Hoje meu momento vai ser pelo motivo que tem me deixado aborrecida ultimamente, e as vezes muito entristecida.

Após um dia de aulas muito chatas na minha querida Instituição Federal de Santa Catarina, voltei para minha casa, num ônibus lotado e me sentei ao lado de uma moça – uma jovem de pouco menos que 25 anos – que puxou assunto comigo quando viu que eu estava ouvindo o programa de rádio Pretinho Básico, e reparou que eu estava rindo, e começou a contar muitas coisas. Uma conversa muito agradável com uma pessoa que eu nunca tinha visto na vida e que parecia ser intima minha.

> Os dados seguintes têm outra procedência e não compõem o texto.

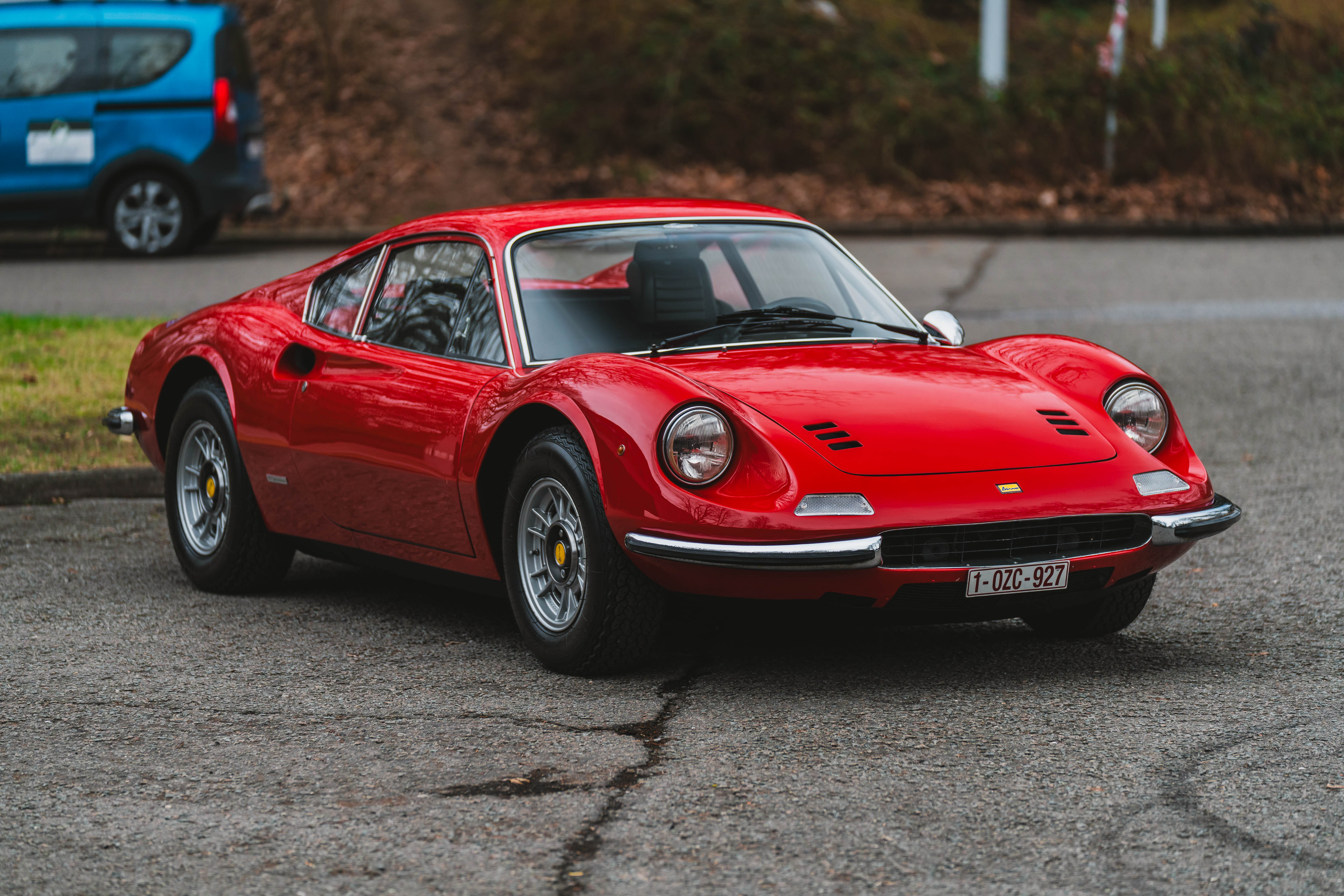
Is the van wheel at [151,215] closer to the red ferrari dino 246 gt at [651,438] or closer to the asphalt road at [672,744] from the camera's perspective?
the asphalt road at [672,744]

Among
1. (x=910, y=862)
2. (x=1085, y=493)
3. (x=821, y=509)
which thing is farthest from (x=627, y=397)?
(x=910, y=862)

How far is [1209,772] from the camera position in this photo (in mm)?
3855

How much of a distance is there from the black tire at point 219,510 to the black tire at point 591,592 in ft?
5.08

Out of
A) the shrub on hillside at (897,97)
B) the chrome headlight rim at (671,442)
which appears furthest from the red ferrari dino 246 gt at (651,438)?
the shrub on hillside at (897,97)

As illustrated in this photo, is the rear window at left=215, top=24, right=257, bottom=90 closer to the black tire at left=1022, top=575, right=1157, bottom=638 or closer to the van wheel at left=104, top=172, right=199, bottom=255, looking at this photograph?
the van wheel at left=104, top=172, right=199, bottom=255

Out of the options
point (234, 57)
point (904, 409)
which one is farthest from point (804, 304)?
point (234, 57)

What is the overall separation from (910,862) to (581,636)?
151 cm

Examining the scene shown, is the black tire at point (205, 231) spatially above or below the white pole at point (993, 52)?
below

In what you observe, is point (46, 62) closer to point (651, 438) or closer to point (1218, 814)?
point (651, 438)

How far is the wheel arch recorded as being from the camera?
6324 millimetres

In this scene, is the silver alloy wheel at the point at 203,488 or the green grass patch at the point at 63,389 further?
the green grass patch at the point at 63,389

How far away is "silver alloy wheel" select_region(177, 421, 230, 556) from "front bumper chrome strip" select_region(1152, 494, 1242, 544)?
3.18 metres

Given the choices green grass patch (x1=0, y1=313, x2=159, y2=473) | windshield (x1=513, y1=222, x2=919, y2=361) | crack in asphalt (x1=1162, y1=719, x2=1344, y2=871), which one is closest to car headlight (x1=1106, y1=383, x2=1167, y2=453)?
windshield (x1=513, y1=222, x2=919, y2=361)

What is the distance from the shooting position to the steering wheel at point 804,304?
5539 millimetres
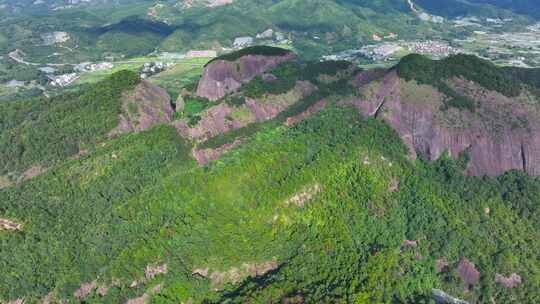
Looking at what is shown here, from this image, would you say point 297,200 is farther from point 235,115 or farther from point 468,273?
point 235,115

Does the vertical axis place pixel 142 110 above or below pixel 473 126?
below

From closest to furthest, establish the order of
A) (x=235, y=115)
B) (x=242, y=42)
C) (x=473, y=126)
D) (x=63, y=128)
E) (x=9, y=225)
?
(x=9, y=225), (x=473, y=126), (x=63, y=128), (x=235, y=115), (x=242, y=42)

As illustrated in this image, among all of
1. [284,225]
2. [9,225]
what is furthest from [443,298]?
[9,225]

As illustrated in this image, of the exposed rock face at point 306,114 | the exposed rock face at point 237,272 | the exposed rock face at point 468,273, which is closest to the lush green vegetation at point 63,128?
the exposed rock face at point 306,114

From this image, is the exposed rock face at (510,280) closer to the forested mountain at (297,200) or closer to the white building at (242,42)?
the forested mountain at (297,200)

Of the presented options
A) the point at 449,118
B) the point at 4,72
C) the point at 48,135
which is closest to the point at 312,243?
the point at 449,118

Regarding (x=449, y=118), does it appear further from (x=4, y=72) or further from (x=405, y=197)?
(x=4, y=72)

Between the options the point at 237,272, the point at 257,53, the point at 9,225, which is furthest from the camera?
the point at 257,53

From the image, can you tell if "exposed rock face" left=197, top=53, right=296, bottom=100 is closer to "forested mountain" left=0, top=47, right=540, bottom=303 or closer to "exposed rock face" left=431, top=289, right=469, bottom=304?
"forested mountain" left=0, top=47, right=540, bottom=303
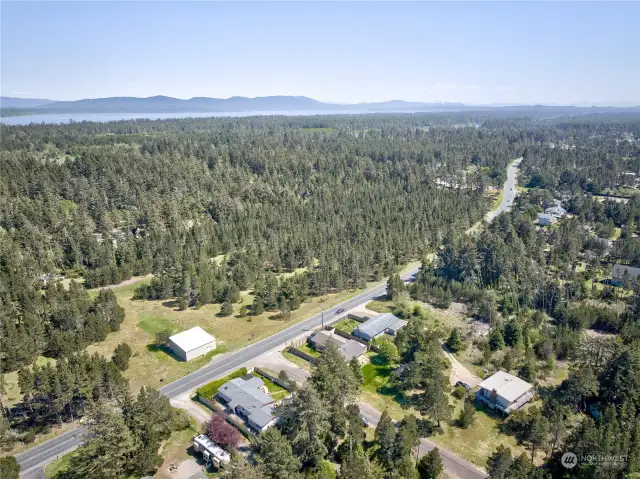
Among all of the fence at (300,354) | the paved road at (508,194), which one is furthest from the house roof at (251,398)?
the paved road at (508,194)

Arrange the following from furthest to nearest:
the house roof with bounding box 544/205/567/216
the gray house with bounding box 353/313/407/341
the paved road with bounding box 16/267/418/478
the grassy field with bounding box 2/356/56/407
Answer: the house roof with bounding box 544/205/567/216, the gray house with bounding box 353/313/407/341, the grassy field with bounding box 2/356/56/407, the paved road with bounding box 16/267/418/478

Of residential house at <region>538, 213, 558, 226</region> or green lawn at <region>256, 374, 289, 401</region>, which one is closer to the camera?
green lawn at <region>256, 374, 289, 401</region>

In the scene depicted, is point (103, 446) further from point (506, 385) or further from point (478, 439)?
point (506, 385)

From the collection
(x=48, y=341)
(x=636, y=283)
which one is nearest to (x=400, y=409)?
(x=48, y=341)

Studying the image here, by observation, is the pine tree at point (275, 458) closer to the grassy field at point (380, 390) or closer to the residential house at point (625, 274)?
the grassy field at point (380, 390)

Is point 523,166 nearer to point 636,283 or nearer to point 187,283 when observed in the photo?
point 636,283

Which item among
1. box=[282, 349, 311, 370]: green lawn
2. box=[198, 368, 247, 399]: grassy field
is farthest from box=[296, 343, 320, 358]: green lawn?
box=[198, 368, 247, 399]: grassy field

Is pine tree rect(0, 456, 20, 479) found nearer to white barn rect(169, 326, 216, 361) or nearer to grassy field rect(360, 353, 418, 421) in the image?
white barn rect(169, 326, 216, 361)
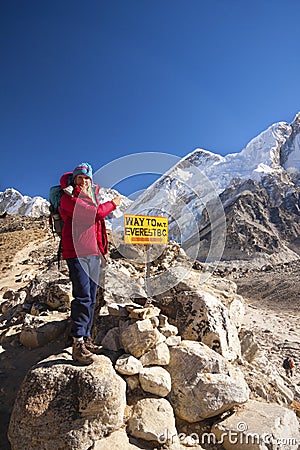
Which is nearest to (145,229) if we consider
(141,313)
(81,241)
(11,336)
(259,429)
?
(81,241)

Essa mesma jovem, sorridente, brincalhona, amável e muito inteligente é professora de história da rede estadual de Santa Catarina, que atualmente esta em greve por causa da baixesa por parte do governo do Sr. Raimundo Colombo, que não aceita pagar o salário base dos professores em todo país, do valor de R$ 1.187,97 alegando que o aumento de salário dos mesmos seria um desfalque na economia do estado. O que seria a maior besteira do mundo, se seus amados deputados, vereadores, senadores parassem de papar o dinheiro público como fazem.

A moça sentada ao meu lado, contando suas histórias aturantes em salas de aula com crianças mal educadas, mal disciplinadas, com plano de ensino ruim, pouco trabalhado pela falta de tempo para poder organizar todas as suas aulas (que são de 5 turmas de manhã e 5 turmas pela tarde), e que precisa ter uma carga horário boa para poder ganhar um salário para se manter no mês. Pouco valorizada pelo seu esforço, onde seu ensino acaba sendo prejudicado, onde seu trabalho acaba sendo maior em quantidade e menor em qualidade. A vida de um professor, corrida e muitas vezes desorganizada, se torna rigorosamente prejudicada pela falta de tempo para si mesmo.

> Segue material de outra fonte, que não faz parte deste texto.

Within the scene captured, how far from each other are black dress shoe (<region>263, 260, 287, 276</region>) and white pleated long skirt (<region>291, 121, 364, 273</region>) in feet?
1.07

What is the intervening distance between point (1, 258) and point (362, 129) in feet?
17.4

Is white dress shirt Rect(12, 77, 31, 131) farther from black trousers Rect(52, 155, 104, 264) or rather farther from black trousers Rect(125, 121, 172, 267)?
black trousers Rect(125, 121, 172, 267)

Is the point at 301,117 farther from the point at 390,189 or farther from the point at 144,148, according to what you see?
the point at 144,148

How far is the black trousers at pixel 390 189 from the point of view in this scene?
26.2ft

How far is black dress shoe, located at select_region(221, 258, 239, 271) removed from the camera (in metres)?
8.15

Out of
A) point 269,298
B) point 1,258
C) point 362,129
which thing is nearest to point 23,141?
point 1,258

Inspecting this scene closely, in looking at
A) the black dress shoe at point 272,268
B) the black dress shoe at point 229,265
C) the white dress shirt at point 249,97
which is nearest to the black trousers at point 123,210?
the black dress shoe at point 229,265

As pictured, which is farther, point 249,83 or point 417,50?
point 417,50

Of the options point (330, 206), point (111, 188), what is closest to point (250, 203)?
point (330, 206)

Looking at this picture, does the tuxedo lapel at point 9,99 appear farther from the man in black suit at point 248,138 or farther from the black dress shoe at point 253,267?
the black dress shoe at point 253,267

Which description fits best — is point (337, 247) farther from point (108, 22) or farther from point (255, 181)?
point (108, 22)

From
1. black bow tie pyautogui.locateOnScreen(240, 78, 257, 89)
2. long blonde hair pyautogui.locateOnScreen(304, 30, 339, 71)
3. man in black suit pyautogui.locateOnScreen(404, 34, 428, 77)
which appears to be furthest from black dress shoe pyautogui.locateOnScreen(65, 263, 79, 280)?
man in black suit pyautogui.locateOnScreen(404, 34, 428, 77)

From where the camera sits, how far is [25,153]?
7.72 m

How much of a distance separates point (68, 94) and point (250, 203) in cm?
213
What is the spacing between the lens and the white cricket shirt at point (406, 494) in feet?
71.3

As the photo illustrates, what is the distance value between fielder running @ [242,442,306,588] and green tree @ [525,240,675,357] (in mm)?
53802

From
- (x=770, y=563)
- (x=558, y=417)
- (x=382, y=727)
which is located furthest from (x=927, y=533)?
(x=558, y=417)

Já diziem os filósofos que um funcionário feliz é um funcionário que produz melhor.

Eu, vendo aquela jovem reclamando tanto de seu trabalho, no início de sua carreira, mal se formando e tendo muita capacidade de ensino e que tem gosto pelo que faz, mas desistindo daquilo que quer por causa do pouco valor (moral e financeiro) que a profissão possui, foi de entristecer. É claro que se deve fazer aquilo que gosta e ser feliz com isso, mas a realidade é muito diferente da teoria linda da felicidade profissional. Se você não tiver dinheiro para botar comida na mesa, pagar as contas e sobreviver até o fim do mês sem ficar no vermelho, do que te adianta fazer o que gosta se isso não te trás o devido conforto?

A verdade é que o dinheiro fala mais alto, e se deve amar muito a profissão para se manter aonde quer.

Eu sou aluna, de escola pública federal. Não acho que a greve de professores não seja em vão. Apoio totalmente a causa, pois sem professores não haveria aprendizado e profissões como as de hoje.

Senhor Governador Raimundo Colombo, o senhor deve saber que mexendo com a educação, você mexe com o desenvolvimento do seu estado e principalmente do seu país. Pois se um professor ganha bem, consequentemente ele trabalha melhor, desenvolve seu plano de ensino melhor e seus alunos desfrutam de uma boa educação. A menos que os SENHORES prefiram a população do jeito que esta: Ignorante e sem informação. Pois assim vocês a mantém aonde vocês querem e gostam – na pobreza e se contentando com uma bolsa família.